What they recommend is shocking to some, and ringing alarm bells around the finance world.
Sovereign nations are facing shortages of tax revenues, and public finance is in shambles. Multi-national corporations have offshored their assets to avoid paying taxes. The IMF report addresses ideas of how to tax the dodgers that are hurting public finance.
Back on Wednesday, September 4th, Reuters reportered that Poland was going to move 50% ($47.6 Billion) of privately held pension funds into the State’s custody and books because Poland had maxed out it’s legal ratios to borrow.
New York Times ran a piece on October 11 that confirms Reuters September 4th story. Indications are that all systems are go on the Poland pension pilfering.
Bloomberg reported on Oct. 10 that a Polish asset manager with $20 Billion under advisement, Marcin Zoltek, says investment suitability will become a problem for these Polish pension dollars. So pensioners may lose their assets in a bad market due to unsuitable investment choices made by the government.
Forbes reports that the move to seize $47.6 Billion (about half) of all Polish people’s private retirement funds has been roundly criticized by US watchers and the markets in general.
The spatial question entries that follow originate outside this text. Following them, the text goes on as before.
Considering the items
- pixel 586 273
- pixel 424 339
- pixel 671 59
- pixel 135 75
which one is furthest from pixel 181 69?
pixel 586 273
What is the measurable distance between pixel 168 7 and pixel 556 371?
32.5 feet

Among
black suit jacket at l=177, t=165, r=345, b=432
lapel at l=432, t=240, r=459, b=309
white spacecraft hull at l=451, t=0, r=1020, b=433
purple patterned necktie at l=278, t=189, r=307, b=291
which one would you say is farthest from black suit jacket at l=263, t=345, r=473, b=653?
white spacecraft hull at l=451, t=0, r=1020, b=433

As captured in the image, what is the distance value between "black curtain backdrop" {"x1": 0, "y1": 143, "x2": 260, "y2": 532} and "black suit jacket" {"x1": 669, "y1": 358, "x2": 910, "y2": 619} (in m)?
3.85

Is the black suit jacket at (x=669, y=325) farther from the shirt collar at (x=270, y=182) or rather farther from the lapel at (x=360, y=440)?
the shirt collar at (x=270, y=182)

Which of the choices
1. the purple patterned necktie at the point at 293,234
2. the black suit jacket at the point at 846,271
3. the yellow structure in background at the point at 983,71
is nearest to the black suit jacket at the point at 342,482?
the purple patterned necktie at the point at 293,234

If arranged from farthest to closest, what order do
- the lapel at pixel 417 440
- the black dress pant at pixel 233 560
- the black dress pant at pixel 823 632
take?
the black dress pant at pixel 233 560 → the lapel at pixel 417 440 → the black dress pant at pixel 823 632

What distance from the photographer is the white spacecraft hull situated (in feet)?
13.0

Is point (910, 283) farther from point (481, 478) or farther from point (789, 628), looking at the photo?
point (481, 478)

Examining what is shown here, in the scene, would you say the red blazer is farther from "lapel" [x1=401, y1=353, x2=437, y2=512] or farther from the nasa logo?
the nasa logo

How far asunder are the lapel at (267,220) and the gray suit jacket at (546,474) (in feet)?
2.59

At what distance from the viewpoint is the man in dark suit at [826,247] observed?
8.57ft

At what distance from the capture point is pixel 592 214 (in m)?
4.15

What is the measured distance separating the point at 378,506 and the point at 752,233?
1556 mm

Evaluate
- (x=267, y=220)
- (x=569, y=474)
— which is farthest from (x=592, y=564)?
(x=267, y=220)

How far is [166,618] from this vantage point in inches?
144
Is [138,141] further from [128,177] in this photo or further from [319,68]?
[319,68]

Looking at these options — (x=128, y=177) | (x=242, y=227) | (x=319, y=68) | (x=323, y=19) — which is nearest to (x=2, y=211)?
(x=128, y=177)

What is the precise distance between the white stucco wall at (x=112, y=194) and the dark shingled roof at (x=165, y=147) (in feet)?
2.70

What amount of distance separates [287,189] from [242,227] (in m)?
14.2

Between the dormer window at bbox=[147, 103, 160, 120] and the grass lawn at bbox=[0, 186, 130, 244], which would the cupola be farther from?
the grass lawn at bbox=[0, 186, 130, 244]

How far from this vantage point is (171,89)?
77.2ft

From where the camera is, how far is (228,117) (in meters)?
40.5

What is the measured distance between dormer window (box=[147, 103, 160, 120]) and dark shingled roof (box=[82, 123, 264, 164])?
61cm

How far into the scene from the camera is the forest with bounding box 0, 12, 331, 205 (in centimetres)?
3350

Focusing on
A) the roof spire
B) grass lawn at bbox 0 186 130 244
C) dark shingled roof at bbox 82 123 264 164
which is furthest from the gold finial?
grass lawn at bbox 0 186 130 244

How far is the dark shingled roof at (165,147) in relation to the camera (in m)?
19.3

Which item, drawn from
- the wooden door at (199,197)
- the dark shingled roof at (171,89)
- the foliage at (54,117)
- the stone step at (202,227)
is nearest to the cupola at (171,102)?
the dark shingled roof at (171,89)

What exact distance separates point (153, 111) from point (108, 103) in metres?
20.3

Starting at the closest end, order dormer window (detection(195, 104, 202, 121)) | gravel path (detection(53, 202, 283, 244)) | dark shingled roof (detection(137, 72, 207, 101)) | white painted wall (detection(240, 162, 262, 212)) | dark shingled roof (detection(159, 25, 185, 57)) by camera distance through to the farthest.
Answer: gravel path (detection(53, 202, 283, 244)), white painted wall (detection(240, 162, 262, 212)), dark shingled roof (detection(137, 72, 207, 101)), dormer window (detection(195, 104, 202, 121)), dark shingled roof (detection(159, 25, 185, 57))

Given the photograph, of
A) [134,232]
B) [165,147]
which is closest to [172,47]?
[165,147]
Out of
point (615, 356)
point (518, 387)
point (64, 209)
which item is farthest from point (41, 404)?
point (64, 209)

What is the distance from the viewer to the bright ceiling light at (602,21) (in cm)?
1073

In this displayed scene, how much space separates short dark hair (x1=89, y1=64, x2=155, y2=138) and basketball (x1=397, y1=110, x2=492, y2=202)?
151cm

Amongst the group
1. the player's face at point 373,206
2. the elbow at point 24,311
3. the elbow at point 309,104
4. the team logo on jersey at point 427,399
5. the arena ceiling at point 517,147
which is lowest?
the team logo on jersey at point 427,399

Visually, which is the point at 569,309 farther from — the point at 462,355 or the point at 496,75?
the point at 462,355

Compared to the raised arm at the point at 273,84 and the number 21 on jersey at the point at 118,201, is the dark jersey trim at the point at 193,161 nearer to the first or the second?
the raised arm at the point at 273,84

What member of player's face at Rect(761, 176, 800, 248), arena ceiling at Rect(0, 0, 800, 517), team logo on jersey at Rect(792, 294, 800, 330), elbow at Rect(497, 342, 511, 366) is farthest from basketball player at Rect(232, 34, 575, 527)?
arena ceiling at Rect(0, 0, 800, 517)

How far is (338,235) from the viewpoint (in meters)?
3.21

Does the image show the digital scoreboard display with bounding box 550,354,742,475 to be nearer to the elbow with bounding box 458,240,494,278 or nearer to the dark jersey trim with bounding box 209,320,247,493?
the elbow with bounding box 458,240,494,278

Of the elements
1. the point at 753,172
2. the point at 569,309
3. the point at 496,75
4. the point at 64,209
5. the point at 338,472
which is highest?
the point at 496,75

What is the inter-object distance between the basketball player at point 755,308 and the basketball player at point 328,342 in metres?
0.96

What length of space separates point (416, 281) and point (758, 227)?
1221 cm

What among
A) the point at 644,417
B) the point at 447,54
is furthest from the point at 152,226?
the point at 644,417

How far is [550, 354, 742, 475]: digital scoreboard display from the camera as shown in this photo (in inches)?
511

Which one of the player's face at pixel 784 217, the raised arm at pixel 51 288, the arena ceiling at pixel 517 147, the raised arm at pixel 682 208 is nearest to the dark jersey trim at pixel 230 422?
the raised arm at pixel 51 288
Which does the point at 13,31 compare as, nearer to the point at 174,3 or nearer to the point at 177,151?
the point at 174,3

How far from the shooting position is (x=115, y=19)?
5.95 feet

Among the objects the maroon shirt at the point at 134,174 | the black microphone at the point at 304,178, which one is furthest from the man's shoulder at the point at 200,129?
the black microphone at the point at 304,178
This follows the March 26th Cyprus bail-in, which amounted to confiscation of bank deposits with more than $100,000 EUR in the account.
A July 28 agreement between Cyprus and it’s international lenders including IMF & European Central Bank, put 47.5% of deposits exceeding $100,000 EUR into equity shares of the bank.
Reports came out in Reuters and New York Times on Thurday, October 3rd that Prime Minister Medvedev announced a pension system overhaul. The overhaul will involve holding $7.6 Billion in private pension assets into state coffers for a one year holding period, while officials run an investigation into the private pension system. Some say the government is broke and they will use the assets to improve their debt ratios.
IMF LAYS GROUNDWORK TO TAKE 10% OF EUROPEANS SAVINGS
Well, the IMF is noticing it’s European member nations are broke. But their Oct. 13th report has some solutions: take 10% from everyone in the EU, one time! All households with positive net wealth—everyone with retirement savings or home equity—would have their assets plundered under the IMF’s formulation.
From the IMF report:
This may restore public finance to pre-2007 debt levels.
ONE LAST NOTE
And just in case banks in the US faltered again, the FDIC and Bank of England already have bail-in plans for depositors. Much like Cyprus, money over a certain amount would be confiscated, and converted to bank shares.
Our public revenue will always be safe, because we issue the world’s currency. When the time comes that a new world currency goes in circulation, America will possibly face the same austerity measures.
What’s a girl to do? Keep her money in a shoe? Of course, credit unions are an alternative.